Elsevier

Pattern Recognition

Volume 95, November 2019, Pages 114-127
Pattern Recognition

Deep forest hashing for image retrieval

https://doi.org/10.1016/j.patcog.2019.06.005Get rights and content

Highlights

  • The proposed method considers three types of similarity metrics to preserve the semantic similarity and manifold similarity among the data points in the Hamming space.

  • Different sized sliding windows are used to extract multi-grained features from raw data. And the feature extraction phase is dependent on the hash function learning stage, which helps in learning better hash functions.

  • Compared with deep neural network-based hashing methods, the proposed method has fewer hyperparameters, faster training speed and easier theoretical analysis.

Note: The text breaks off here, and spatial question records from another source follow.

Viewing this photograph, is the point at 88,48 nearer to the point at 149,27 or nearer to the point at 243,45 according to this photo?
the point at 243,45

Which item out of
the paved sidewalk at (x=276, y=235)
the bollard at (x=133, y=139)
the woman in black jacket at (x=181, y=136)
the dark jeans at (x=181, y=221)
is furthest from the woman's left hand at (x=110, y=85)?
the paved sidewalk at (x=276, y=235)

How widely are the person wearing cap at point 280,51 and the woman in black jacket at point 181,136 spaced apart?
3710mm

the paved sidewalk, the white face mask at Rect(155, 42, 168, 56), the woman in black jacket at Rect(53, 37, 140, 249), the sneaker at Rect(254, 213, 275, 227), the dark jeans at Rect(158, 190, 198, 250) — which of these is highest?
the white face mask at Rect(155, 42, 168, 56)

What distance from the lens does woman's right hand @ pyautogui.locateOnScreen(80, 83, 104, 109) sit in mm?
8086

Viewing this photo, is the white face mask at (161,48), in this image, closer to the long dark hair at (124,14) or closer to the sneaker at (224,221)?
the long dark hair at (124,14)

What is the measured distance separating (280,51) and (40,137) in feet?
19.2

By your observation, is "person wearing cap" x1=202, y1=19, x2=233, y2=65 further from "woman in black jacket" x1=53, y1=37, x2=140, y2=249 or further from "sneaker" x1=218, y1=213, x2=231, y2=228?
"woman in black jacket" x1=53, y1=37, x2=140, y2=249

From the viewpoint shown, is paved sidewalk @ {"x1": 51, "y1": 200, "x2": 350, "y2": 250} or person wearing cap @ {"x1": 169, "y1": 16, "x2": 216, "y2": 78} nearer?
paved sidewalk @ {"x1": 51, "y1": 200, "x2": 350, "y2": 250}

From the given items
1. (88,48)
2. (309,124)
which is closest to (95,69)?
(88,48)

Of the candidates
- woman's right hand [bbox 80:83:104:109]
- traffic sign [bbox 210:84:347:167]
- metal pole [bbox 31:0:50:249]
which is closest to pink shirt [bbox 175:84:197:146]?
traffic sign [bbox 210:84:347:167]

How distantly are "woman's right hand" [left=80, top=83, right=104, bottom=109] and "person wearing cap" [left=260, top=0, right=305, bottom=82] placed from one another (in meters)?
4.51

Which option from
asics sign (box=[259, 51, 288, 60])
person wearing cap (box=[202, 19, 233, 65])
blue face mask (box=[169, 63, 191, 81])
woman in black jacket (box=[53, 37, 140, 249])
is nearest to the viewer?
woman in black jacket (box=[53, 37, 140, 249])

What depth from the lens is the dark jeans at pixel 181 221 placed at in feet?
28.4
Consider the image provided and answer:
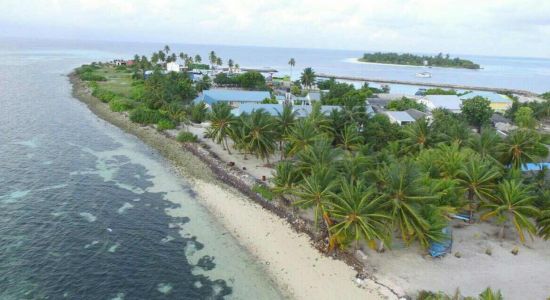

  • The proposed method learns shorter binary code representations to achieve effective and efficient image retrieval.

Abstract

Hashing methods have been intensively studied and widely used in image retrieval. Hashing methods aim to learn a group of hash functions to map original data into compact binary codes and simultaneously preserve some notion of similarity in the Hamming space. The generated binary codes are effective for image retrieval and highly efficient for large-scale data storage. The decision tree is a fast and interpretable model, but the current decision tree based hashing methods have insufficient learning ability due to the use of shallow decision trees. Most current deep hashing methods are based on deep neural networks. However, considering the deficiencies of deep neural network-based hashing, such as the presence of too many hyperparameters, poor interpretability, and requirement for expensive and powerful computational facilities during the training process, a non-deep neural network-based hashing model need to be designed to achieve efficient image retrieval with few hyperparameters, easy theoretical analysis and an efficient training process. The multi-grained cascade forest (gcForest) is a novel deep model that generates a deep forest ensemble classifier to process data layer-by-layer with multi-grained scanning and a cascade forest. To date, gcForest has not been used to generate compact binary codes; therefore, we propose a deep forest-based method for hashing learning that aims to learn shorter binary codes to achieve effective and efficient image retrieval. The experimental results show that the proposed method has better performance with shorter binary codes than other corresponding hashing methods.

Introduction

The rapid development of information technology has substantially increased the data accumulated in various fields, and the age of big data has arrived. Determining how to quickly and accurately search the data that users need in massive data has become an urgent problem to be solved. Efficient retrieval on large-scale data has become a popular research topic in academia and industry. Hashing learning has attracted considerable attention in recent years due to its excellent performance in processing high-dimensional data. Our paper focuses on the deep hashing model using deep forests as hash functions with considerably fewer hyperparameters, competitive performance and convincing theoretic analysis.

Hashing learning aims to transform every data item into a low-dimensional representation, i.e., equivalently, a short code consisting of a sequence of bits referred to as hash code [1], [2]. Hashing methods can be generally divided into two main categories: data-independent hashing and data-dependent hashing [3], [4], [5]. The main difference is that hash functions used by data-independent methods are either manually designed or randomly generated, while those in data-dependent methods are automatically learned from the data. The most representative data-independent hashing methods for image retrieval tasks are locality-sensitive hashing (LSH) [6] and its variants superbit LSH [7], nonmetric LSH [8], kernelized LSH [9] and LSH with faster computation of the hash functions [10]. LSH uses a set of randomly generated hyperplanes that are sampled from a Gaussian distribution, and then projects the original high-dimensional data onto the hyperplane, and finally thresholds the projection results as the output of the hash functions. The emergence of LSH greatly improves the efficiency of image retrieval and provides a new perspective for solving large-scale image retrieval. However, the hash functions in data-independent methods represented by LSH are randomly generated or manually specified, irrespective of the distribution of the original data, so the accuracy of the algorithm increases slowly when the number of bits increases. Therefore, it is difficult to obtain a stable retrieval result in practical applications. Different from data-independent methods, the hash function for each code in data-dependent methods is learned from the data, and has practical implications.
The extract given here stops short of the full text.